● **Problem to solve**
Find each line of the material below in which the word "html" occurs, and return it.
= = =
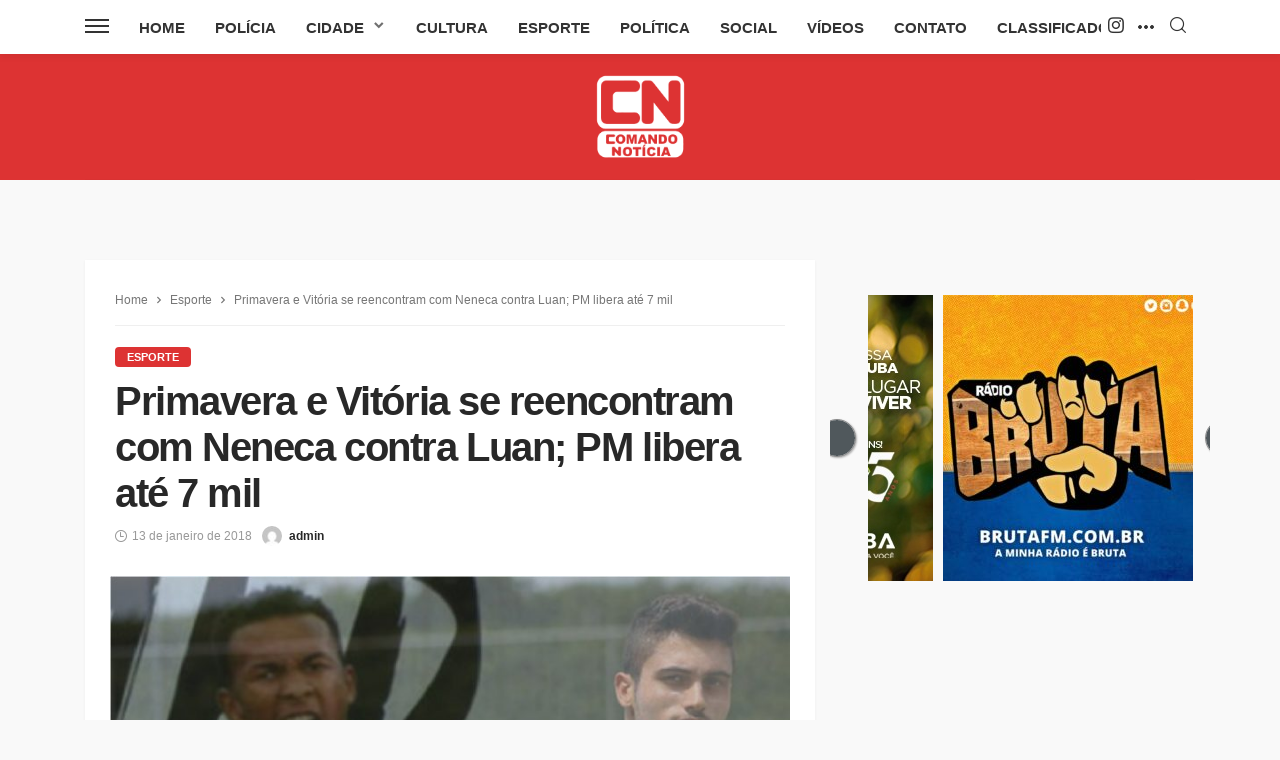

--- FILE ---
content_type: text/html; charset=utf-8
request_url: https://www.google.com/recaptcha/api2/aframe
body_size: 268
content:
<!DOCTYPE HTML><html><head><meta http-equiv="content-type" content="text/html; charset=UTF-8"></head><body><script nonce="gFtQx25V2Mo6z6AWuAHXGw">/** Anti-fraud and anti-abuse applications only. See google.com/recaptcha */ try{var clients={'sodar':'https://pagead2.googlesyndication.com/pagead/sodar?'};window.addEventListener("message",function(a){try{if(a.source===window.parent){var b=JSON.parse(a.data);var c=clients[b['id']];if(c){var d=document.createElement('img');d.src=c+b['params']+'&rc='+(localStorage.getItem("rc::a")?sessionStorage.getItem("rc::b"):"");window.document.body.appendChild(d);sessionStorage.setItem("rc::e",parseInt(sessionStorage.getItem("rc::e")||0)+1);localStorage.setItem("rc::h",'1769024081727');}}}catch(b){}});window.parent.postMessage("_grecaptcha_ready", "*");}catch(b){}</script></body></html>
= = =
● **Output below**
content_type: text/html; charset=utf-8
<!DOCTYPE HTML><html><head><meta http-equiv="content-type" content="text/html; charset=UTF-8"></head><body><script nonce="gFtQx25V2Mo6z6AWuAHXGw">/** Anti-fraud and anti-abuse applications only. See google.com/recaptcha */ try{var clients={'sodar':'https://pagead2.googlesyndication.com/pagead/sodar?'};window.addEventListener("message",function(a){try{if(a.source===window.parent){var b=JSON.parse(a.data);var c=clients[b['id']];if(c){var d=document.createElement('img');d.src=c+b['params']+'&rc='+(localStorage.getItem("rc::a")?sessionStorage.getItem("rc::b"):"");window.document.body.appendChild(d);sessionStorage.setItem("rc::e",parseInt(sessionStorage.getItem("rc::e")||0)+1);localStorage.setItem("rc::h",'1769024081727');}}}catch(b){}});window.parent.postMessage("_grecaptcha_ready", "*");}catch(b){}</script></body></html>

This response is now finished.